Risks, trade-offs, and mitigations
- Privacy & legal: face recognition can trigger jurisdictional restrictions—implement pre-launch legal review, consent, and opt-out mechanisms.
- Bias in CV models: measure precision/recall across demographic slices and retrain or filter as needed; use manual review for sensitive cases.
- LLM hallucinations: avoid trusting raw captions for critical decisions—use confidence thresholds, human verification, and keep original CV outputs as the authoritative source.
- Vendor lock-in: the reference uses AWS-managed services; alternatives exist (see below) and a modular design reduces coupling (abstract LLM & CV layers).
- Cost drift: LLM usage can dominate spend—control via caching, batch jobs, and selective captioning policies.
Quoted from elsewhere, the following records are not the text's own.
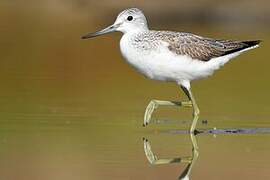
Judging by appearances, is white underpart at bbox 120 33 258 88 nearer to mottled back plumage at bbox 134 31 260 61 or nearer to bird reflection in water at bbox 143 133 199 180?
mottled back plumage at bbox 134 31 260 61

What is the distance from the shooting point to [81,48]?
75.7 ft

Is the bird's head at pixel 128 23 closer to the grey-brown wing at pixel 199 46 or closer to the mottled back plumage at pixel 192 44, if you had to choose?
the mottled back plumage at pixel 192 44

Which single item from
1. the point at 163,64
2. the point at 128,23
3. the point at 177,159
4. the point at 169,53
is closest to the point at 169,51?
the point at 169,53

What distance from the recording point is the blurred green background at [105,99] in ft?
37.4

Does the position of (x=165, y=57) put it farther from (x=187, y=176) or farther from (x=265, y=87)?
(x=265, y=87)

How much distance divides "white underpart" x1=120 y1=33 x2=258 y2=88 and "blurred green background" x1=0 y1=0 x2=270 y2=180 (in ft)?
2.27

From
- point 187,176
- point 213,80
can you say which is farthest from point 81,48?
point 187,176

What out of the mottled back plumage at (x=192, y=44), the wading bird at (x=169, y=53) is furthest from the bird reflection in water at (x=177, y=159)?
the mottled back plumage at (x=192, y=44)

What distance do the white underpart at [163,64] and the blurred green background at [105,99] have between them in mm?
691

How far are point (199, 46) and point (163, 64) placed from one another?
81 centimetres

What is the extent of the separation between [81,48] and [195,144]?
34.8 ft

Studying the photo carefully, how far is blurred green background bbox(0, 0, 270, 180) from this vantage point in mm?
11398

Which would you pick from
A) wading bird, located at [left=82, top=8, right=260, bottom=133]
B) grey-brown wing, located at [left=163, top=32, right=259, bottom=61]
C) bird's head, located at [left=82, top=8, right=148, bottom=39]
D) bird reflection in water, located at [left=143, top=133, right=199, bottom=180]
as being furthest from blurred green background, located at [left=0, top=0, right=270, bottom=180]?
bird's head, located at [left=82, top=8, right=148, bottom=39]

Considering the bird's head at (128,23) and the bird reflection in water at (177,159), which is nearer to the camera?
the bird reflection in water at (177,159)
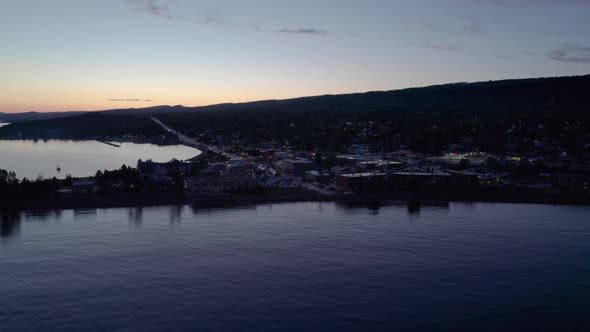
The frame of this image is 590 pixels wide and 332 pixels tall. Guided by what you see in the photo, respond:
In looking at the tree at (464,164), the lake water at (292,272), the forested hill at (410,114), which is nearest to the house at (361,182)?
the lake water at (292,272)

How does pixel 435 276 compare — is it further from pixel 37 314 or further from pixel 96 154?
pixel 96 154

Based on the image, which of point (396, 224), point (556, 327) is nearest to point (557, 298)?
point (556, 327)

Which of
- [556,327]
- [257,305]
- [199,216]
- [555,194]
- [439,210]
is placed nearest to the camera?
[556,327]

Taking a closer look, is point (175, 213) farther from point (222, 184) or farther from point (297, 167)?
point (297, 167)

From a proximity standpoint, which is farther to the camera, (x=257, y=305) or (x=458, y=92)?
(x=458, y=92)

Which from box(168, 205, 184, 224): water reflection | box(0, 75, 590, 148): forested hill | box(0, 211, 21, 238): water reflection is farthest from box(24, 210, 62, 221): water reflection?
box(0, 75, 590, 148): forested hill

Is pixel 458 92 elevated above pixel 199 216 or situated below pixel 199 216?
above

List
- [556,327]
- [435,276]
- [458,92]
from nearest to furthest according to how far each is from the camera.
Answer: [556,327] < [435,276] < [458,92]
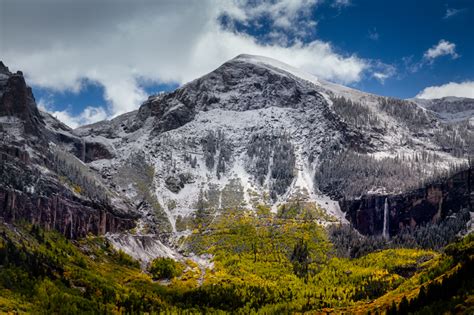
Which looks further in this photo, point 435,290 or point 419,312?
point 435,290

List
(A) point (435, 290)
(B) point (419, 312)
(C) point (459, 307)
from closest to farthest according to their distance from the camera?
(C) point (459, 307), (B) point (419, 312), (A) point (435, 290)

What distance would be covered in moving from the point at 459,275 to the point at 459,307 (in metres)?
31.9

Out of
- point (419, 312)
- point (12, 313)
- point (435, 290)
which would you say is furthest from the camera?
point (12, 313)

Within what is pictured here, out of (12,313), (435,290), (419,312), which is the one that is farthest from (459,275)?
(12,313)

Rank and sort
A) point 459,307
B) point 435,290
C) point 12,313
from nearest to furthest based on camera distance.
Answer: point 459,307 → point 435,290 → point 12,313

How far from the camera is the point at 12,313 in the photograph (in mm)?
191500

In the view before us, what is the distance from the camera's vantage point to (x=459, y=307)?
148875 mm

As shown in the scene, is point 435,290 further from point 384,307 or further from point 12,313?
point 12,313

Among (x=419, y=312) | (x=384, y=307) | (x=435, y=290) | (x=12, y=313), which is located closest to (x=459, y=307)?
(x=419, y=312)

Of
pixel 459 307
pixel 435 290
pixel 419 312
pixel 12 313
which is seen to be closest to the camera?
pixel 459 307

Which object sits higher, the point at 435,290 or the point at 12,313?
the point at 435,290

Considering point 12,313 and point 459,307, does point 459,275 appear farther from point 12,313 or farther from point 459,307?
point 12,313

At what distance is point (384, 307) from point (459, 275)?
33.4 metres

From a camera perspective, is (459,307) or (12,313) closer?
(459,307)
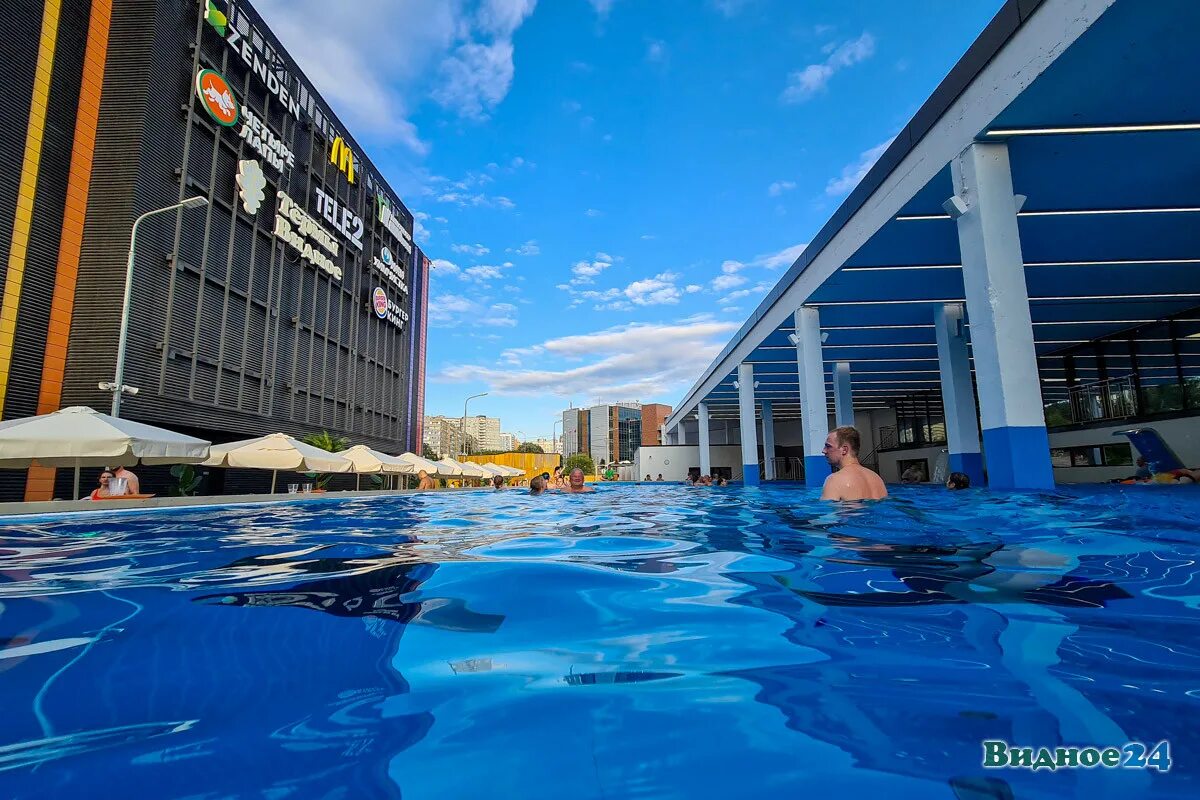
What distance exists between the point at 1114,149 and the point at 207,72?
21.2m

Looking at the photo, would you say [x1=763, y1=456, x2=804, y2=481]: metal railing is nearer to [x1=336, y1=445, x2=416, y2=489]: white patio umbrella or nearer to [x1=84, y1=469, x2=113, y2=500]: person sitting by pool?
[x1=336, y1=445, x2=416, y2=489]: white patio umbrella

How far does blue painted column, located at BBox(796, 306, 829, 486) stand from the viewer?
13.2 meters

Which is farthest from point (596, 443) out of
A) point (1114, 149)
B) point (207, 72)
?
point (1114, 149)

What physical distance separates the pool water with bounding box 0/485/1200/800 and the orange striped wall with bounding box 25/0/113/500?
1338 centimetres

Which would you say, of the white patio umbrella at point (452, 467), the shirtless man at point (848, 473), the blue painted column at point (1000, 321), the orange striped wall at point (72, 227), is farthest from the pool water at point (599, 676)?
the white patio umbrella at point (452, 467)

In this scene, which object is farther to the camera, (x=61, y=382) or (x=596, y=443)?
(x=596, y=443)

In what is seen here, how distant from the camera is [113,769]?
3.19ft

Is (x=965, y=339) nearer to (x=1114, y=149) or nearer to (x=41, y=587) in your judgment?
(x=1114, y=149)

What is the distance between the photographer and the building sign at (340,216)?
73.8 feet

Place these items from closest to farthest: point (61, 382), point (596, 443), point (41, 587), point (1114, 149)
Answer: point (41, 587), point (1114, 149), point (61, 382), point (596, 443)

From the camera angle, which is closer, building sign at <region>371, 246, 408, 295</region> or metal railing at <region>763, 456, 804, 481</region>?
building sign at <region>371, 246, 408, 295</region>

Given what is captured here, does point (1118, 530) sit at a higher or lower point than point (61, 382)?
lower

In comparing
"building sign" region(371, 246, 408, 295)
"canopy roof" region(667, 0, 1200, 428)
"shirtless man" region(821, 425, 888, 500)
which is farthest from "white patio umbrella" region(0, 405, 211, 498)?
"building sign" region(371, 246, 408, 295)

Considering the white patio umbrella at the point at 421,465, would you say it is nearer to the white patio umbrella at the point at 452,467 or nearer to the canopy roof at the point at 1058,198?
the white patio umbrella at the point at 452,467
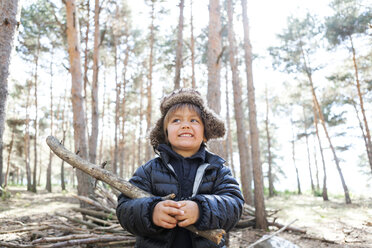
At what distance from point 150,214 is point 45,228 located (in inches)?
158

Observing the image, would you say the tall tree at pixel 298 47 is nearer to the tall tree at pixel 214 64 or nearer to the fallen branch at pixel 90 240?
the tall tree at pixel 214 64

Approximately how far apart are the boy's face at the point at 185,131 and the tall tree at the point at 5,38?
2033 millimetres

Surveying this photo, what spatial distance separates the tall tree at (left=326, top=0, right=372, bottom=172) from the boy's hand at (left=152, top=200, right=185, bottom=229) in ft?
46.4

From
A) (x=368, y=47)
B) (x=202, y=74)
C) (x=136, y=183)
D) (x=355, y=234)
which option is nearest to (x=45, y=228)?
(x=136, y=183)

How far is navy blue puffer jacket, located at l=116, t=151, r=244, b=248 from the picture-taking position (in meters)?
1.44

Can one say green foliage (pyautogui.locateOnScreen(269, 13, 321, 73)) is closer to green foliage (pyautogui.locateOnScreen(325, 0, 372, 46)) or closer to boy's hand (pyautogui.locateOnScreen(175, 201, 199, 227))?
green foliage (pyautogui.locateOnScreen(325, 0, 372, 46))

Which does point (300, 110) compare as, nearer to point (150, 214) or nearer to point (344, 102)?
point (344, 102)

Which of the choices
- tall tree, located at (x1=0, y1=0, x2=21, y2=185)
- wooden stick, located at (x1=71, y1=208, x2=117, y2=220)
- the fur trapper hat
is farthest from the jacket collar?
wooden stick, located at (x1=71, y1=208, x2=117, y2=220)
Pilot plan: quick path from idea to MVP
- Dataset: start with 1k–5k representative images (include event photos, portraits, and product shots).
- Duration: two 2-week sprints: Sprint 1—ingest and CV pipeline + Neptune schema; Sprint 2—captioning, UI, and evaluation.
- Success metrics: face detection precision/recall, label accuracy, caption hallucination rate (<5% for MVP), search success rate (user satisfaction), Neptune query latency (target <500ms for common queries).
- Governance: implement consent capture, retention rules, and an escalation path for false positives.
- Go/No-Go criteria: acceptable accuracy on targeted searches, cost per search within budget, and legal sign-off for face recognition use.
Alternatives & when to use them
- Computer vision: Google Vision or Azure Face API if your organization prefers those clouds or regional availability differs.
- Graph databases: Neo4j, TigerGraph, or JanusGraph for on-premise or specialized graph features; Neptune is attractive for managed AWS integration.
- Captioning / LLMs: open-source captioners like BLIP or local LLMs if data residency is required; Bedrock offers managed models and simpler ops.
- Semantic search: combine graph queries with vector DBs (Milvus, Pinecone) to support hybrid graph+embedding search.
Quick reference: repo & deployment
Reference implementation and deployment artifacts live on GitHub: aws-samples/sample-serverless-image-captioning-neptune. The repo includes an AWS CDK stack, sample Lambda handlers, and JSON configuration for people and relationships.
Key questions leaders and engineers should answer
-
How will you manage consent and compliance for face recognition?
Implement explicit consent capture, retention policies, region-specific controls, and anonymization or opt-in-only flows for face recognition. Legal sign-off is mandatory before production deployment.
-
What guardrails prevent LLM hallucinations or misattribution?
Use confidence thresholds, human-in-the-loop verification for low-confidence outputs, caption versioning, and audit logs to track and correct hallucinations.
-
Can the system be tuned to control cost?
Yes. Reduce real-time LLM calls by caching captions, batch captioning, selective caption policies, or limiting LLM use to high-value assets.
Final notes and next moves
The pattern—computer vision + graph database + LLMs—provides a pragmatic path to convert visual assets into searchable knowledge. It isn’t magic; it’s a repeatable architecture that makes relationships explicit, serves natural-language queries, and surfaces business value fast. Start with a focused pilot (1k–5k images), validate accuracy and governance, and iterate toward broader production deployment. For teams that need lower LLM cost or stricter data residency, swap the captioning layer for batch or on-prem alternatives and keep the graph-first approach.
Reference implementation: aws-samples/sample-serverless-image-captioning-neptune. For a privacy checklist, a cost-optimized variant, or sample Gremlin/Cypher queries tailored to your use case, prepare a pilot dataset and expected search patterns—those inputs make the second sprint much faster.
Integrating graph database capabilities with AI services enables natural language photo search that understands context and relationships—not just tags.